Mn-substitution effects on the magnetic and zero-field ferromagnetic resonance properties of ε-Fe2O3 nanoparticles

Abstract

Metal substitution is an important way to tune the magnetic properties of ferrites. In the present study, to investigate the effects of Mn substitution on the magnetic properties and millimeter wave absorption properties on ε-Fe₂O₃ for the first time, Mn-substituted epsilon iron oxides, ε-Mn_xFe_2−xO_3−x/2 (x = 0 (Mn0), 0.10 (Mn1), and 0.20 (Mn2)) were synthesized by sintering iron oxide hydroxide with manganese hydroxide in a silica matrix. Transmission electron microscopy shows particle sizes of 18.7 ± 5.8 nm (Mn0), 19.0 ± 6.2 nm (Mn1), and 19.8 ± 6.7 nm (Mn2). Energy dispersive X-ray spectroscopy confirms a uniform manganese distribution across all particles, while the powder X-ray diffraction patterns demonstrate that ε-Mn_xFe_2−xO_3−x/2 has an orthorhombic crystal structure with a space group of Pna2₁ (e.g., the lattice constants in Mn2 are a = 5.1031(4) Å, b = 8.7759(8) Å, and c = 9.4661(7) Å).
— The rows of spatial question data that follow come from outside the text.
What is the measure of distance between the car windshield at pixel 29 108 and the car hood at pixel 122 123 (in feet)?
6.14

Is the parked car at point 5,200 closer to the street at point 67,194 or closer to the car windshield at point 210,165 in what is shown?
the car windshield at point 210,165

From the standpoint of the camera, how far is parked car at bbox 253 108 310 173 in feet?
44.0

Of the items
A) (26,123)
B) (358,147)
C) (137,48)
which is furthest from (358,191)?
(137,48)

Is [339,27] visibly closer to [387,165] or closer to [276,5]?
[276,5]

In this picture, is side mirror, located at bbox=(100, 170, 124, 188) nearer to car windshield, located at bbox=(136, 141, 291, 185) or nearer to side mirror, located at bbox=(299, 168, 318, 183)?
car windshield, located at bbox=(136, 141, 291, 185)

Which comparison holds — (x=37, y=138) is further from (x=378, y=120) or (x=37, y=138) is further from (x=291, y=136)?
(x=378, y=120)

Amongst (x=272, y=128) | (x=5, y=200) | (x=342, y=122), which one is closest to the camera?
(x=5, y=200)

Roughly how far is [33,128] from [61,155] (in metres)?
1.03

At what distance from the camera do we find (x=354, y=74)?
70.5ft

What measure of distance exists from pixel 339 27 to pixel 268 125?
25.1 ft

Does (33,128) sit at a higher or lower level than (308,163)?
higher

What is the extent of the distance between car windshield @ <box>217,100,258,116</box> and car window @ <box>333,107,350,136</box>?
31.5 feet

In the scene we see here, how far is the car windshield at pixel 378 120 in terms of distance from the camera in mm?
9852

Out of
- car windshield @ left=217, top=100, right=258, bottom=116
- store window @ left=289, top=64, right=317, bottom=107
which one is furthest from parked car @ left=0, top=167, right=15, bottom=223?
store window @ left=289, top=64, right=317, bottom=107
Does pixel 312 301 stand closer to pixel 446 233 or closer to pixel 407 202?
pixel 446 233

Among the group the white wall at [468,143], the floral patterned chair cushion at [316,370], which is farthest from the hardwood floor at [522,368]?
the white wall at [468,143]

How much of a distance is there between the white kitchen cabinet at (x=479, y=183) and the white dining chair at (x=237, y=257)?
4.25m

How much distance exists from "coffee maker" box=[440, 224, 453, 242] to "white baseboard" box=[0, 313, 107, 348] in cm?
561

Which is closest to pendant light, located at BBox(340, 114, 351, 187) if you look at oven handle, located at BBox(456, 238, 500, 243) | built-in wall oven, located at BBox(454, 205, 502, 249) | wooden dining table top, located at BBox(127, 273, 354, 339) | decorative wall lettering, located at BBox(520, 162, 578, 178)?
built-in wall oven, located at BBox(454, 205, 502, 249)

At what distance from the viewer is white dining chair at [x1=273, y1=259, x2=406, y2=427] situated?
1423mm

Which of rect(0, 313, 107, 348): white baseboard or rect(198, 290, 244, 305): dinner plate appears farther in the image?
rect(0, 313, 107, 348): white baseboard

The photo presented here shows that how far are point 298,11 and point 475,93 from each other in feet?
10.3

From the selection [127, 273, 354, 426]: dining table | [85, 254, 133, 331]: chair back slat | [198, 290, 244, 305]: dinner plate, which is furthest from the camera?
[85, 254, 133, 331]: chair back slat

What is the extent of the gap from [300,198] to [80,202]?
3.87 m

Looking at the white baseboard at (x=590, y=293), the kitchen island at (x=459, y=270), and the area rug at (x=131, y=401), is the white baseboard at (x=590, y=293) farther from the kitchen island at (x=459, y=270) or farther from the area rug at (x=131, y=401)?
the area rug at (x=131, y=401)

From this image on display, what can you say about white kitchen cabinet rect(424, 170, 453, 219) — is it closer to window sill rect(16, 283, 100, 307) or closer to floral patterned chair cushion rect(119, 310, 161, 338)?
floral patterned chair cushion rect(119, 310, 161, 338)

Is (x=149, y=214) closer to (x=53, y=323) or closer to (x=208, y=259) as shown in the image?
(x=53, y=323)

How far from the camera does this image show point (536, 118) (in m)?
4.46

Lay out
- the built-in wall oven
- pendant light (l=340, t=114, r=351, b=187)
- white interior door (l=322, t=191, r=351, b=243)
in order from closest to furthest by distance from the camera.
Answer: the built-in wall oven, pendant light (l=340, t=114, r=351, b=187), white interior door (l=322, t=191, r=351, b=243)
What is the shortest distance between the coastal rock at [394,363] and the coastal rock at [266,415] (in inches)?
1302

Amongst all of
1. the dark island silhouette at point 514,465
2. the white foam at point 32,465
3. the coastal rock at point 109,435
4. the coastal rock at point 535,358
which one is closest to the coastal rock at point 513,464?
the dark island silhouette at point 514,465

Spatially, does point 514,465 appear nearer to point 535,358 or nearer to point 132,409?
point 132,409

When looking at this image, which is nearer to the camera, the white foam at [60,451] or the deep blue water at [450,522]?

As the Mn substitution ratio increases, the Curie temperature decreases from 487 K (Mn0) to 469 K (Mn2). As for the magnetic properties at 300 K, the coercive field increases from 17.2 kOe (Mn0) to 18.2 kOe (Mn2), while the saturation magnetisation decreases from 17.1 emu g⁻¹ (Mn0) to 13.9 emu g⁻¹ (Mn2), with increasing substitution ratio. Terahertz time-domain spectroscopy demonstrates that the samples exhibit electromagnetic wave absorption in the millimetre-wave region, due to zero-field ferromagnetic resonance. As the Mn substitution ratio increases, the resonance frequency increases from 174 GHz (Mn0) to 182 GHz (Mn1) and 187 GHz (Mn2). Due to the substitution of Fe³⁺ with Mn²⁺, the saturation magnetisation decreases and the coercive field and the resonance frequency increase.